## Set problem
Retype exactly the lines that start at the line with "Inspecting the scene, is" and end at the final line, both included, and leave out every picture.

## Data extract
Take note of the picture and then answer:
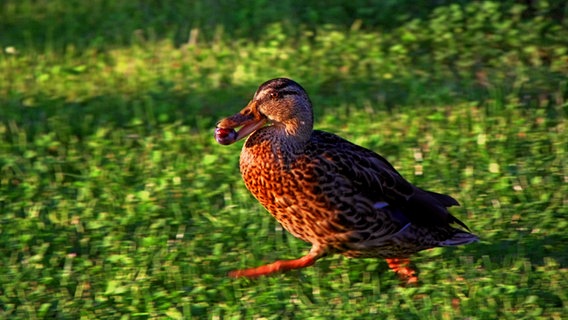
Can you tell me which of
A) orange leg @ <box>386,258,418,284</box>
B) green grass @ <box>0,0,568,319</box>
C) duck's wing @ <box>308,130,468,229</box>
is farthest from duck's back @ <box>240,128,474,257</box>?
green grass @ <box>0,0,568,319</box>

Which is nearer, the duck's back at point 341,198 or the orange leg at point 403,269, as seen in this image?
the duck's back at point 341,198

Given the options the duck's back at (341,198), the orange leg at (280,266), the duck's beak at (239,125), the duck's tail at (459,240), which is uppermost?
the duck's beak at (239,125)

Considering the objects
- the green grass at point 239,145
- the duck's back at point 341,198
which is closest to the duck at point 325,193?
the duck's back at point 341,198

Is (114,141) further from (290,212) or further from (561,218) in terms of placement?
(561,218)

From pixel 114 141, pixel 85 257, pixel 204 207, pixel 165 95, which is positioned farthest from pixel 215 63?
pixel 85 257

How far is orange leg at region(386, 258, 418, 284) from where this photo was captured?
226 inches

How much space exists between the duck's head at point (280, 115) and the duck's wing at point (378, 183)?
0.36ft

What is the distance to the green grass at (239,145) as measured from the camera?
5.68m

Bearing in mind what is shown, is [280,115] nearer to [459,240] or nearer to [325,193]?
[325,193]

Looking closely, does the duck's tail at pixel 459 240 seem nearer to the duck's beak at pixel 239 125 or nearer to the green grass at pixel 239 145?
the green grass at pixel 239 145

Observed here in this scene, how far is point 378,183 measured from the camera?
5680 millimetres

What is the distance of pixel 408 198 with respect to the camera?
5789mm

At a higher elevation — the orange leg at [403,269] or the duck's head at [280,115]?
the duck's head at [280,115]

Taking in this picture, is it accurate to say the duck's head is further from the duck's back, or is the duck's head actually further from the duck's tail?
the duck's tail
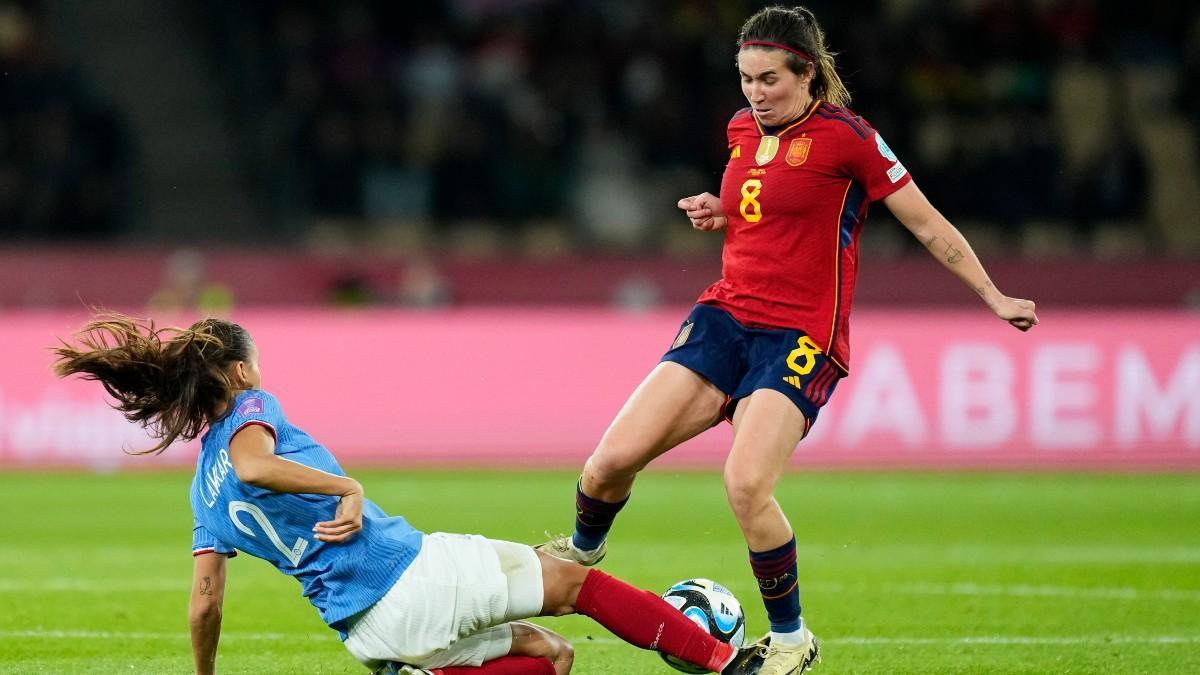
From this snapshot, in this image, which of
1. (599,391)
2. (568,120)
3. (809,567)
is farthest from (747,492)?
(568,120)

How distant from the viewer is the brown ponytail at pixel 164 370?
4.90 m

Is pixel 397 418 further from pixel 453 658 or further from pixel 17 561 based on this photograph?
pixel 453 658

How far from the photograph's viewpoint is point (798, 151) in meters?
5.80

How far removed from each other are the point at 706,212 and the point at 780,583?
56.3 inches

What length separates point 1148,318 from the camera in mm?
14242

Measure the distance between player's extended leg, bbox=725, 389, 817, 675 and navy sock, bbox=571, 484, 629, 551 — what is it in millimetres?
691

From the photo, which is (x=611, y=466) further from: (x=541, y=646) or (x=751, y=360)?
(x=541, y=646)

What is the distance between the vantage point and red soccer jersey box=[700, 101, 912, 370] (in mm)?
5770

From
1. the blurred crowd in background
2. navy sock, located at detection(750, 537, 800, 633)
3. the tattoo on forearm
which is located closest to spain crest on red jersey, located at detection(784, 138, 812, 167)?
the tattoo on forearm

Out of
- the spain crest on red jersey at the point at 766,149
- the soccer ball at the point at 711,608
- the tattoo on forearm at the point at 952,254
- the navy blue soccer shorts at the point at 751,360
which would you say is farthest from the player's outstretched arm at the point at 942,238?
the soccer ball at the point at 711,608

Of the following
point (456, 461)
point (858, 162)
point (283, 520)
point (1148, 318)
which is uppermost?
point (858, 162)

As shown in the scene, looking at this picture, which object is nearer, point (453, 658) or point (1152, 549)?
point (453, 658)

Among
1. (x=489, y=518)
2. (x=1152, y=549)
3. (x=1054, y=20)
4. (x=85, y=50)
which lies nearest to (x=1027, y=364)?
(x=1152, y=549)

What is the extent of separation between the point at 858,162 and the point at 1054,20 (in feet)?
51.6
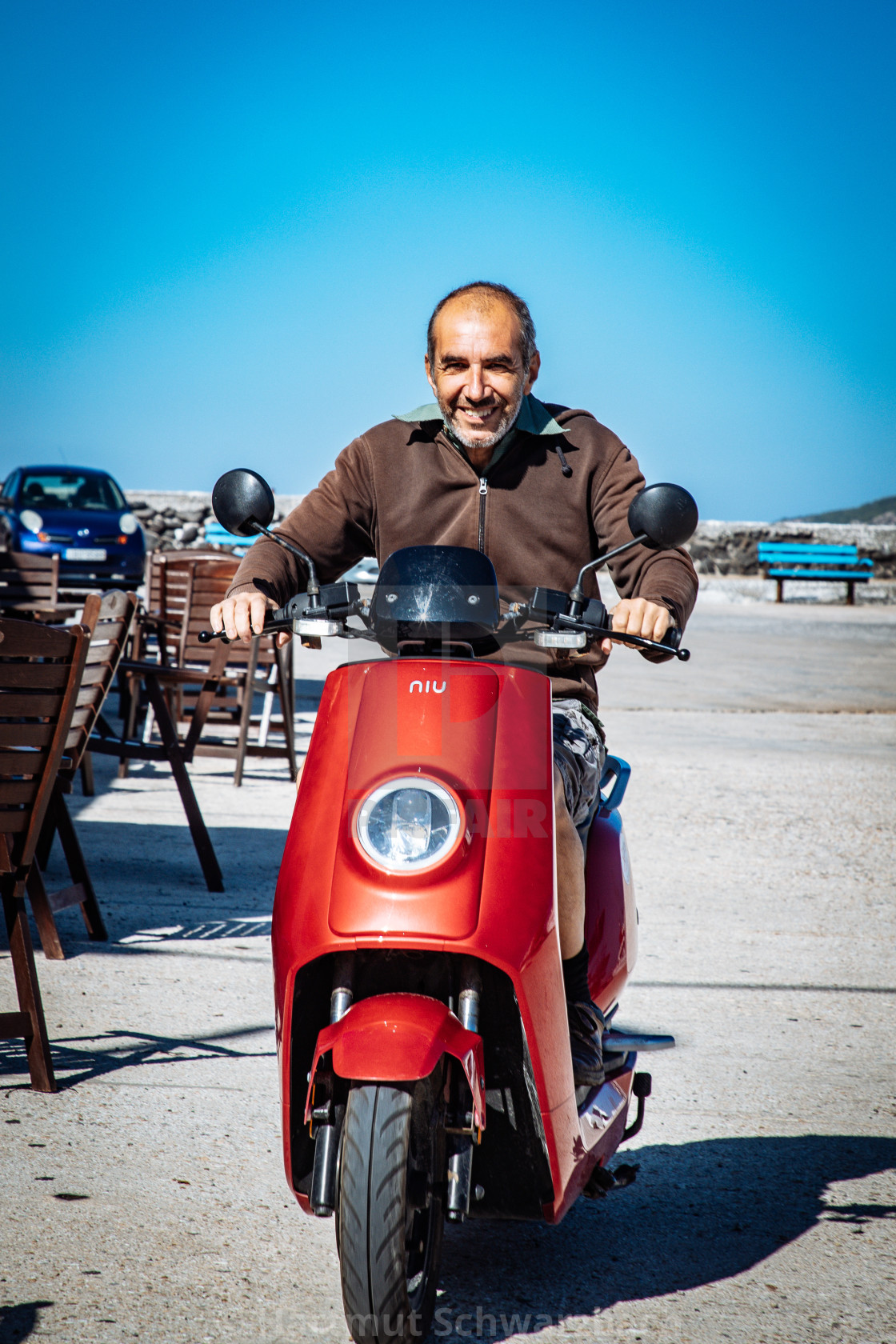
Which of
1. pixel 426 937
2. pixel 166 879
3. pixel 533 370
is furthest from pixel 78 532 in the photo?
pixel 426 937

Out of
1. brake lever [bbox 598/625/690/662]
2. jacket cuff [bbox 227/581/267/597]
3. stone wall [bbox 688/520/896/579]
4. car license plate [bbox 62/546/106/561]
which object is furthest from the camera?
stone wall [bbox 688/520/896/579]

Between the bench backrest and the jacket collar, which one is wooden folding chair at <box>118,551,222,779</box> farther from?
the bench backrest

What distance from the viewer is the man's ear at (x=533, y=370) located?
296 cm

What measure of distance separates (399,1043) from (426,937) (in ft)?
0.53

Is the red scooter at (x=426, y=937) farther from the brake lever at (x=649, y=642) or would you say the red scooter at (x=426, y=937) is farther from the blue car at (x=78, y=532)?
the blue car at (x=78, y=532)

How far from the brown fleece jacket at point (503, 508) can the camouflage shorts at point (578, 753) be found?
9 cm

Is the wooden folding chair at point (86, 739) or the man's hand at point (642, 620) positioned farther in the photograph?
the wooden folding chair at point (86, 739)

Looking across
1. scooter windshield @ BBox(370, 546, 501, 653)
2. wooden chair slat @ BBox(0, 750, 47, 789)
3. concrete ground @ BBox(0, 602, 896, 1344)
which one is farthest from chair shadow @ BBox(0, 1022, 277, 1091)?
scooter windshield @ BBox(370, 546, 501, 653)

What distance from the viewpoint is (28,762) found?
134 inches

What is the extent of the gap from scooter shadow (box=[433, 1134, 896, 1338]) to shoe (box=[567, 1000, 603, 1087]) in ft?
1.26

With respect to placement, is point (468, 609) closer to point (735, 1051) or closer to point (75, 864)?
point (735, 1051)

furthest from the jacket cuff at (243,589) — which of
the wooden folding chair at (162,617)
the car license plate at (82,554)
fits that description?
the car license plate at (82,554)

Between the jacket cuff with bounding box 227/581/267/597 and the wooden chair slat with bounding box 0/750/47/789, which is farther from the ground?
the jacket cuff with bounding box 227/581/267/597

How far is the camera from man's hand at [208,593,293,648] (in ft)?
8.21
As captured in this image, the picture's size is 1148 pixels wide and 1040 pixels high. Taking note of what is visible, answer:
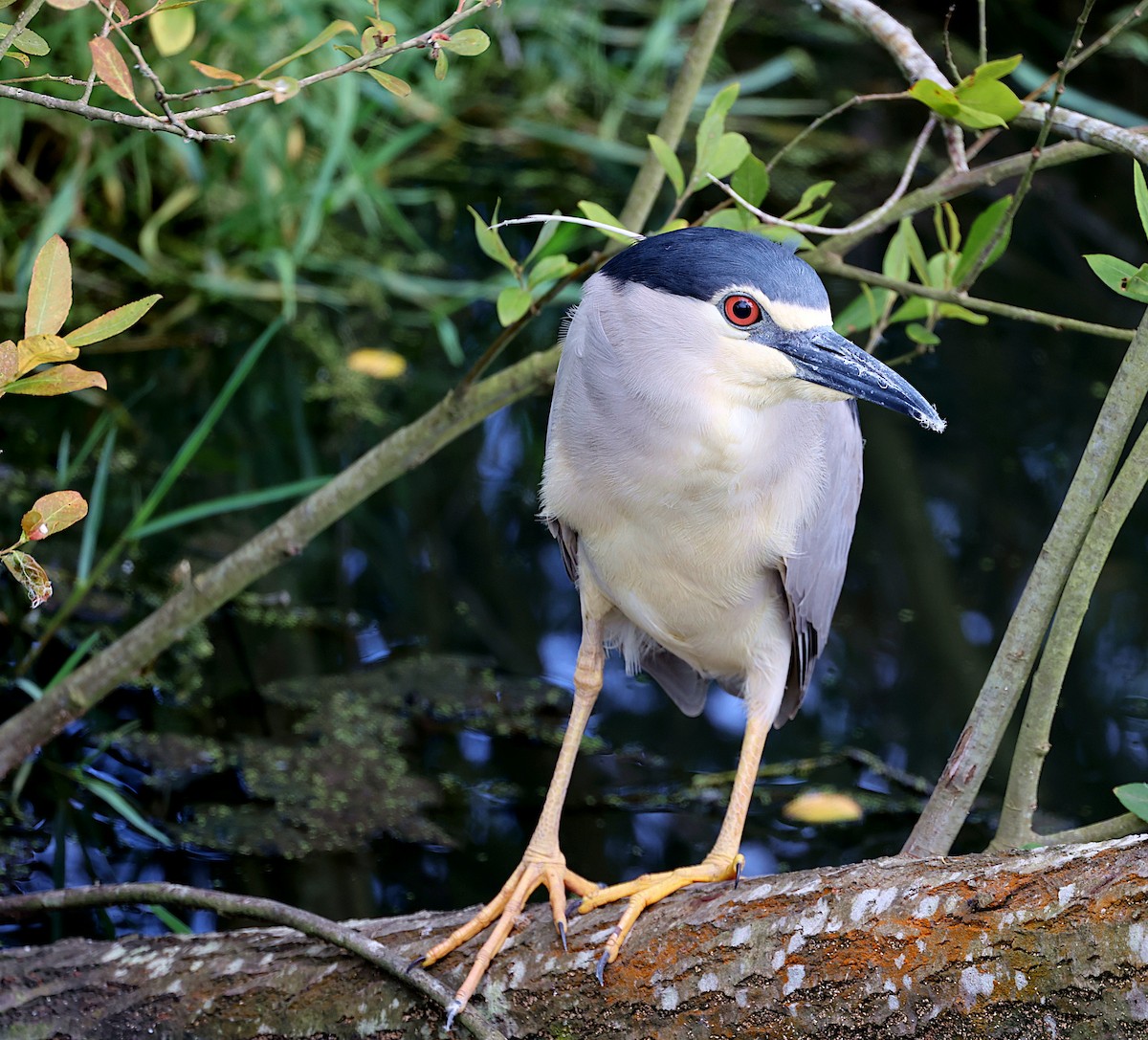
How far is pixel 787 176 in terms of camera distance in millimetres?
6586

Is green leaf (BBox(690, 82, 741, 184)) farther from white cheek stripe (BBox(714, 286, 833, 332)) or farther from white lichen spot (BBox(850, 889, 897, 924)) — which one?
white lichen spot (BBox(850, 889, 897, 924))

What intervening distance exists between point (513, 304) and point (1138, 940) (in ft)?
4.35

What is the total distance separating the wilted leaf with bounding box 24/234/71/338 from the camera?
1.52 metres

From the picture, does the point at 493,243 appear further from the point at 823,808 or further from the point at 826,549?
the point at 823,808

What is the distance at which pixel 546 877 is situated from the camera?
2.36 m

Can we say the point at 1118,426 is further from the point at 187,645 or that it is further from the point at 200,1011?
the point at 187,645

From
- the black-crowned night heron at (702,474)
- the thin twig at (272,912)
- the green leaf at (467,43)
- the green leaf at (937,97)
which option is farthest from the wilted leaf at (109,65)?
the thin twig at (272,912)

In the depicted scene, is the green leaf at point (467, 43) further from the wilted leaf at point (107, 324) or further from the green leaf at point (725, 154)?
the green leaf at point (725, 154)

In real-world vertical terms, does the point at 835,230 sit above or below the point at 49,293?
above

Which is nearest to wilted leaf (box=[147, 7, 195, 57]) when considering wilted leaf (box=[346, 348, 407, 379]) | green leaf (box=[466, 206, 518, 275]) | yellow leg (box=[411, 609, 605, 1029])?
green leaf (box=[466, 206, 518, 275])

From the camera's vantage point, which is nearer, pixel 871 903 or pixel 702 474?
pixel 871 903

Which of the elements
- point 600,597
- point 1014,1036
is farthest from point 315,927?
point 1014,1036

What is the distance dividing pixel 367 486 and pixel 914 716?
194cm

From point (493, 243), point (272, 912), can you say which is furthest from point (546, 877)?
point (493, 243)
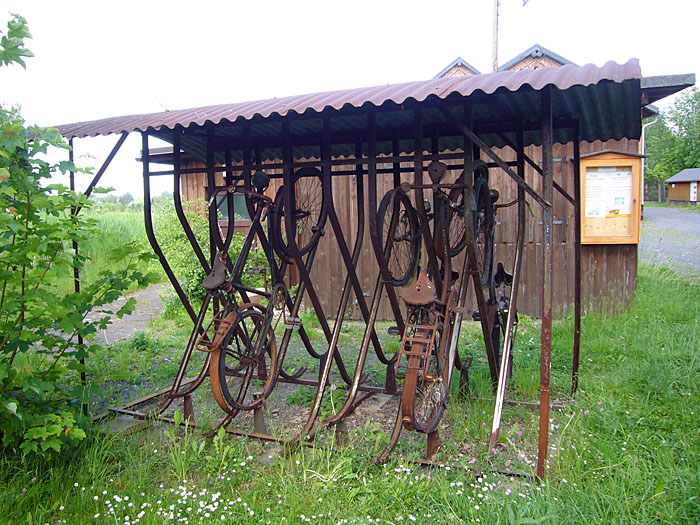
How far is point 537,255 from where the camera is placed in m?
7.03

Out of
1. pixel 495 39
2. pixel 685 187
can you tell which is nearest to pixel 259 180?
pixel 495 39

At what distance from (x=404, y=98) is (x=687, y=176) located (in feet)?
182

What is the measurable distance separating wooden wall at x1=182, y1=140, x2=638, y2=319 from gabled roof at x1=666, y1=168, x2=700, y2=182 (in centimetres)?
4906

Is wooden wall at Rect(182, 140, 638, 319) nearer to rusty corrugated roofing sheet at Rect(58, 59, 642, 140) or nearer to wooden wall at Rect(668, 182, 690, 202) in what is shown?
rusty corrugated roofing sheet at Rect(58, 59, 642, 140)

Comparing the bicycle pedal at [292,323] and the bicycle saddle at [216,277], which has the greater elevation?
the bicycle saddle at [216,277]

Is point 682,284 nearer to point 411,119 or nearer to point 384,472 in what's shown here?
point 411,119

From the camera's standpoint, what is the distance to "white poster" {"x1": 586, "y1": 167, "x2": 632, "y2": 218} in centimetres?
646

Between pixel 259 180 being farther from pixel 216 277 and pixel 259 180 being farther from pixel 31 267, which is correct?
pixel 31 267

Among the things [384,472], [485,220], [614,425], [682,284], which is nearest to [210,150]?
[485,220]

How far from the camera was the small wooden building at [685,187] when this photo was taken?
156ft

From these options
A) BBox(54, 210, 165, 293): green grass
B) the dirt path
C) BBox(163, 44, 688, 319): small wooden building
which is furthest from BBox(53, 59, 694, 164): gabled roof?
BBox(54, 210, 165, 293): green grass

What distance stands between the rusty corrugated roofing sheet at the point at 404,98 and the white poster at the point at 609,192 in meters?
2.30

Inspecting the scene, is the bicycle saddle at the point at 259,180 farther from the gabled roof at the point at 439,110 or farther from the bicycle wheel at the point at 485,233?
the bicycle wheel at the point at 485,233

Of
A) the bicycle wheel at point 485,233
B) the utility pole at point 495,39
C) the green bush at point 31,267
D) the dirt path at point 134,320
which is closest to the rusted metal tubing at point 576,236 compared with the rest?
the bicycle wheel at point 485,233
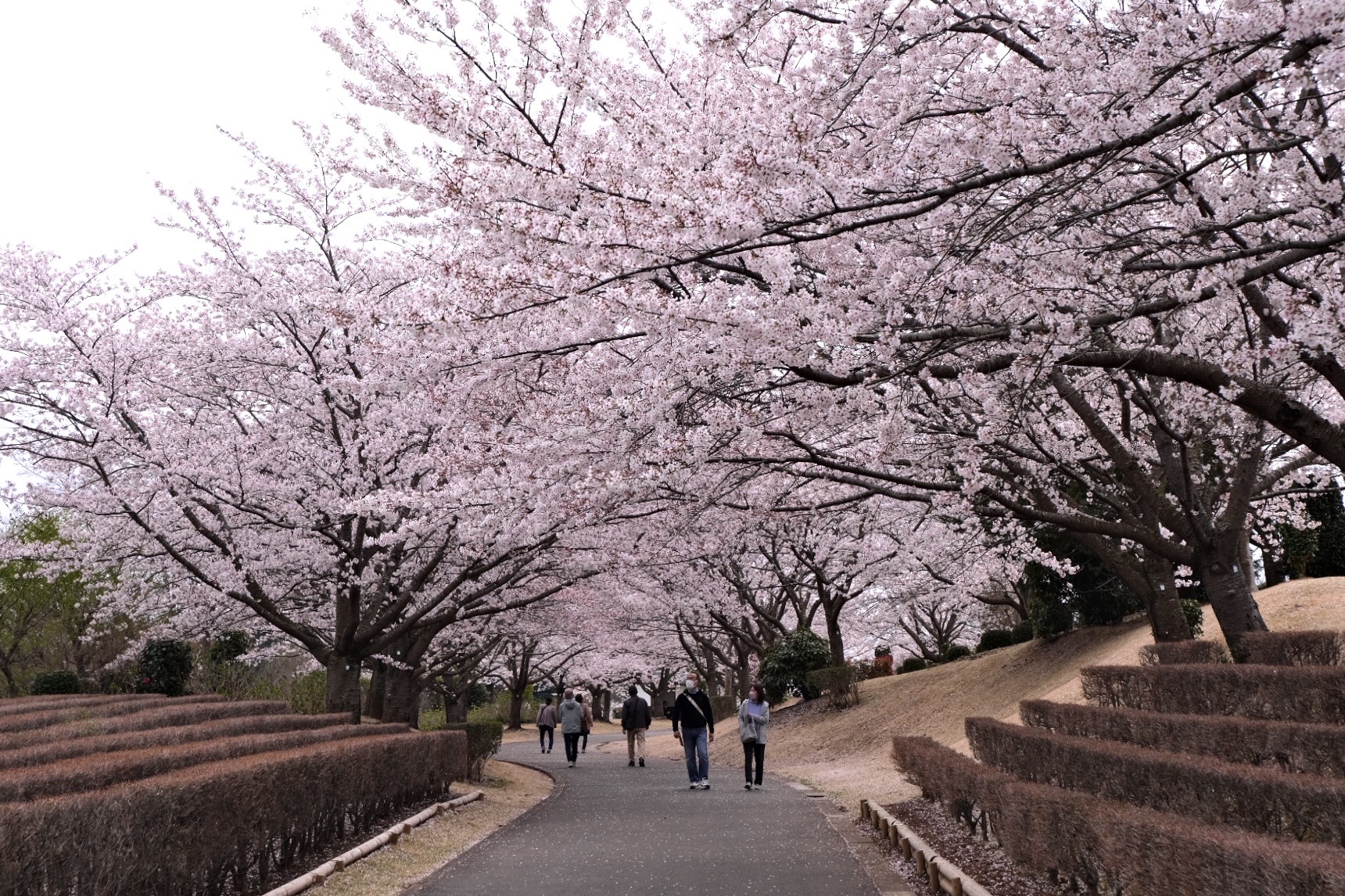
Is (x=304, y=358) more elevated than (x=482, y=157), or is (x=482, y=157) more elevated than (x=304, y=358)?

## The output
Inspecting the scene, is the bicycle saddle at the point at 259,180 farther from the gabled roof at the point at 439,110 or farther from the bicycle wheel at the point at 485,233?
the bicycle wheel at the point at 485,233

Of
A) the bicycle wheel at point 485,233
B) the utility pole at point 495,39
C) the green bush at point 31,267
D) the dirt path at point 134,320
which is closest to the rusted metal tubing at point 576,236 compared with the rest?
the bicycle wheel at point 485,233
Is (x=304, y=358) more elevated than (x=482, y=157), or is (x=482, y=157) more elevated than (x=304, y=358)?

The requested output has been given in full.